■ **GIVEN EXERCISE**:
Edit the data from its first line through the line containing "correctly from closest". Replace "bush" with "shrub", keep everything else unchanged, and return only those lines.

┌────────

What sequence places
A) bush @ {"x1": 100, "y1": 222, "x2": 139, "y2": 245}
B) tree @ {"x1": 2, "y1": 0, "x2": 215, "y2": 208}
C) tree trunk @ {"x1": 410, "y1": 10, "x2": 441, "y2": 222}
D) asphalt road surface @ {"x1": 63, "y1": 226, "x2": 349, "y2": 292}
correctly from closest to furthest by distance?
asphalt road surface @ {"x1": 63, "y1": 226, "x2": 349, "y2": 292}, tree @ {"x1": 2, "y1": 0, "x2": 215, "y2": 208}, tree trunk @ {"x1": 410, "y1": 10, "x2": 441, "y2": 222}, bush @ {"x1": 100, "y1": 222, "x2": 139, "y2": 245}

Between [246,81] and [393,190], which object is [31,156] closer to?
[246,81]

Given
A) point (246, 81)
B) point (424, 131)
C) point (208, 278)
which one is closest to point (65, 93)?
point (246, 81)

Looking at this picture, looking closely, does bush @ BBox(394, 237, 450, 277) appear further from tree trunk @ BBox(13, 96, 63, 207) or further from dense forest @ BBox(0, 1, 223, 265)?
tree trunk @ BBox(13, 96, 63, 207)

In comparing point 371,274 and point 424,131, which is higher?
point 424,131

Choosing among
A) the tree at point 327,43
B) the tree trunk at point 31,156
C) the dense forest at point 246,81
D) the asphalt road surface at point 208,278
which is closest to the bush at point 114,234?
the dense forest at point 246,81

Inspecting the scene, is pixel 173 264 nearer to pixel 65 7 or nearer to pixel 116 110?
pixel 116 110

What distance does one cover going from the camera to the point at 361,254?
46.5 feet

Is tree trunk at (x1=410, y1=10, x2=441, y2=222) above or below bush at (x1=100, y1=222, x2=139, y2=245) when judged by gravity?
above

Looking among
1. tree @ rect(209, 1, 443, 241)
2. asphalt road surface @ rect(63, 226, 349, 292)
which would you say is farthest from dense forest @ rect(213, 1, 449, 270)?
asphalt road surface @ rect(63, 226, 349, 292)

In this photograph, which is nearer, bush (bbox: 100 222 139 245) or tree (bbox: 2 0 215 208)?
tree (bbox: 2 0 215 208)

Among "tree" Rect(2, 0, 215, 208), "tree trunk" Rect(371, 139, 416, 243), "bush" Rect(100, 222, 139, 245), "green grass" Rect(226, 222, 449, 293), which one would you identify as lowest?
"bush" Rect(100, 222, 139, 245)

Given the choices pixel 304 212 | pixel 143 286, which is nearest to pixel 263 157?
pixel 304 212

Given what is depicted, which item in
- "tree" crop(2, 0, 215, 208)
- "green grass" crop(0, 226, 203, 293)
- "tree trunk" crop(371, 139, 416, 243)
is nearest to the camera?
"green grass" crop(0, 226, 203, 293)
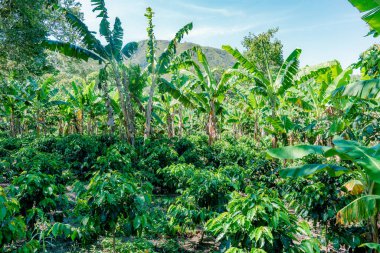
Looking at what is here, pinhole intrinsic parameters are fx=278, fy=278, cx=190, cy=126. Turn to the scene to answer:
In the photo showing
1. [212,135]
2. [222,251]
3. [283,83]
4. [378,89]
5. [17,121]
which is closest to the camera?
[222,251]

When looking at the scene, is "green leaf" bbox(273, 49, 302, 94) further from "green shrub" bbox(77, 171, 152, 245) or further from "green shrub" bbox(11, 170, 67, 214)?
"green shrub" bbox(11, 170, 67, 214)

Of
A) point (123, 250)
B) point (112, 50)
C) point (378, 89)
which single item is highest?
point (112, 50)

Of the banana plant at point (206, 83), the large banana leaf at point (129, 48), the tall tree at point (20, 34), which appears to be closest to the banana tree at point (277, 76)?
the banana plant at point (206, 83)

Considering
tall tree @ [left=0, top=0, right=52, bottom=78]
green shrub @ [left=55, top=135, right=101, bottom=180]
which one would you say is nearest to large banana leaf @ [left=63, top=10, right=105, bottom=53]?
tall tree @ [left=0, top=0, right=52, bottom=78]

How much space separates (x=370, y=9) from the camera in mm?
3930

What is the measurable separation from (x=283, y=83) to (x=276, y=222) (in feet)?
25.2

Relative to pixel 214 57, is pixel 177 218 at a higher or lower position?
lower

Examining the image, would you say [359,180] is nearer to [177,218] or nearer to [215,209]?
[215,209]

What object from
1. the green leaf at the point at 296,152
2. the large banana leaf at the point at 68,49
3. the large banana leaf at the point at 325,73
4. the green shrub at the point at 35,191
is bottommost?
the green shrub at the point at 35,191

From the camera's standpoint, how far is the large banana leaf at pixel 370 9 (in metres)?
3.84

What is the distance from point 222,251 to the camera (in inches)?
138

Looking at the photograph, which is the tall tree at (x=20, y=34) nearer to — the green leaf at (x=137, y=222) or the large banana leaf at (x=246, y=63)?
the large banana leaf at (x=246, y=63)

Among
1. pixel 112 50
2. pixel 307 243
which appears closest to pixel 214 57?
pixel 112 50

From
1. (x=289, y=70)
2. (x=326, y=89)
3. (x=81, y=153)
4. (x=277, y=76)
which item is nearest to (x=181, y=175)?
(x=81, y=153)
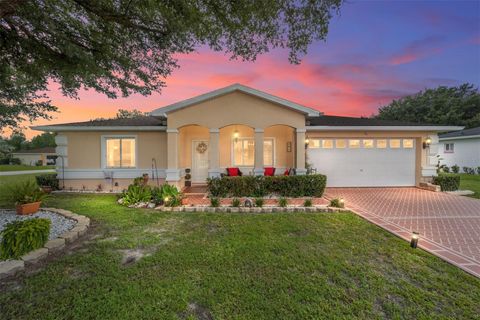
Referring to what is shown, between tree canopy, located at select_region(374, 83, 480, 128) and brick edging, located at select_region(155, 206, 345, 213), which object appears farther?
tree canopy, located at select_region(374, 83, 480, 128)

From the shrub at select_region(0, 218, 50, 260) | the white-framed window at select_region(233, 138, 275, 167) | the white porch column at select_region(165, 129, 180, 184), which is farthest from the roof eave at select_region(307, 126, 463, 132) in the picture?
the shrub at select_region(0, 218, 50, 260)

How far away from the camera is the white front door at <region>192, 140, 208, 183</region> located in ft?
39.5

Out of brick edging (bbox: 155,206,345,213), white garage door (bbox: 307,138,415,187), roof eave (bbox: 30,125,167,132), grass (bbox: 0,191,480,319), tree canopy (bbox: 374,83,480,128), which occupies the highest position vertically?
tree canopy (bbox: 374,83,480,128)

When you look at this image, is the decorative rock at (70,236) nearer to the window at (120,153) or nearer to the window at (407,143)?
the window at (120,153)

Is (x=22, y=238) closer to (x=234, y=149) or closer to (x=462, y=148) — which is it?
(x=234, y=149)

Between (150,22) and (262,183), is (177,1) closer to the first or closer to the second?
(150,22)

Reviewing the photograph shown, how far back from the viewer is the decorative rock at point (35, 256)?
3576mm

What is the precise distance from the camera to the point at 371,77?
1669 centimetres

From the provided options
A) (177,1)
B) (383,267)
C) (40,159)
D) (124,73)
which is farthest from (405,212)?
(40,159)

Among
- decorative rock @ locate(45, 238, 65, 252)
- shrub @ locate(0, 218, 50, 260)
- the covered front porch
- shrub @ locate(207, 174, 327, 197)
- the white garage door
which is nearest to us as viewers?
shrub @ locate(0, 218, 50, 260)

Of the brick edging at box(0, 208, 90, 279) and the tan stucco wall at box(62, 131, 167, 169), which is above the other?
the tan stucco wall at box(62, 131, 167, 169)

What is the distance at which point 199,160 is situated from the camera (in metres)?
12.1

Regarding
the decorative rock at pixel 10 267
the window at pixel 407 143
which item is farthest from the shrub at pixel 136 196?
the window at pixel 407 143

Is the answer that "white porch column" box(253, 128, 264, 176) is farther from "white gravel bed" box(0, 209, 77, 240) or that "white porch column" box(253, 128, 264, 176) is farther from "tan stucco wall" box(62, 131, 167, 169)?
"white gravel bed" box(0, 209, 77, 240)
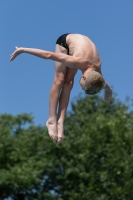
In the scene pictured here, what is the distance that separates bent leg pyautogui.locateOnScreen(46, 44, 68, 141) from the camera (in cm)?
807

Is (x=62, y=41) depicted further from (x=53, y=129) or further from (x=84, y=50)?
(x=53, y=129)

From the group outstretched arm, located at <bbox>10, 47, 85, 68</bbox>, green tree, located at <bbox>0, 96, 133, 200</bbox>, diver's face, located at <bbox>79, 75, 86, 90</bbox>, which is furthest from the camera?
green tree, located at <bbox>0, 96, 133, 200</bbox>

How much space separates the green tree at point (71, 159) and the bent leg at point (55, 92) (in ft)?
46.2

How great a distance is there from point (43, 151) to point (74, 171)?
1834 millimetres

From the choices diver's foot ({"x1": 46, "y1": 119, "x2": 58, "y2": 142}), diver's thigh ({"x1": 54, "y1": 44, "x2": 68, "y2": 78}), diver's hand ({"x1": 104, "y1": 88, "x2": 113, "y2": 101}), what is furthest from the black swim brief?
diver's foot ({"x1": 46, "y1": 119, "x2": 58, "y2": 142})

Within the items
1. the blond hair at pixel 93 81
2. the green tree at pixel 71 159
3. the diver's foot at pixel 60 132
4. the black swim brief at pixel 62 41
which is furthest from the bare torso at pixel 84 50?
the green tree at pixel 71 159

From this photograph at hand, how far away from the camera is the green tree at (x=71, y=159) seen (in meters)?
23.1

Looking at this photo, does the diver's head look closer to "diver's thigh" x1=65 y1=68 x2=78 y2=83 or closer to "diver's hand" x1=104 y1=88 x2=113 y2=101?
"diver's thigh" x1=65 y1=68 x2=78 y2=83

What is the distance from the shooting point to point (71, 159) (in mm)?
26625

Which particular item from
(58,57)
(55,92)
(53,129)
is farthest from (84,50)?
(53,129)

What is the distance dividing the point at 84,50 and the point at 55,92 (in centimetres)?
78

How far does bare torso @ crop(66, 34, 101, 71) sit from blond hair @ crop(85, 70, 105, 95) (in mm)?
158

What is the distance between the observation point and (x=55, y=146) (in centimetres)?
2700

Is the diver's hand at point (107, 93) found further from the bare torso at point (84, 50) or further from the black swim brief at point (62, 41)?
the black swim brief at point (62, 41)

└────────

■ **SOLUTION TO THIS EXERCISE**:
What sequence places
A) shrub @ {"x1": 100, "y1": 222, "x2": 139, "y2": 245}
B) tree @ {"x1": 2, "y1": 0, "x2": 215, "y2": 208}
C) tree trunk @ {"x1": 410, "y1": 10, "x2": 441, "y2": 222}
D) asphalt road surface @ {"x1": 63, "y1": 226, "x2": 349, "y2": 292}
correctly from closest to furthest by distance?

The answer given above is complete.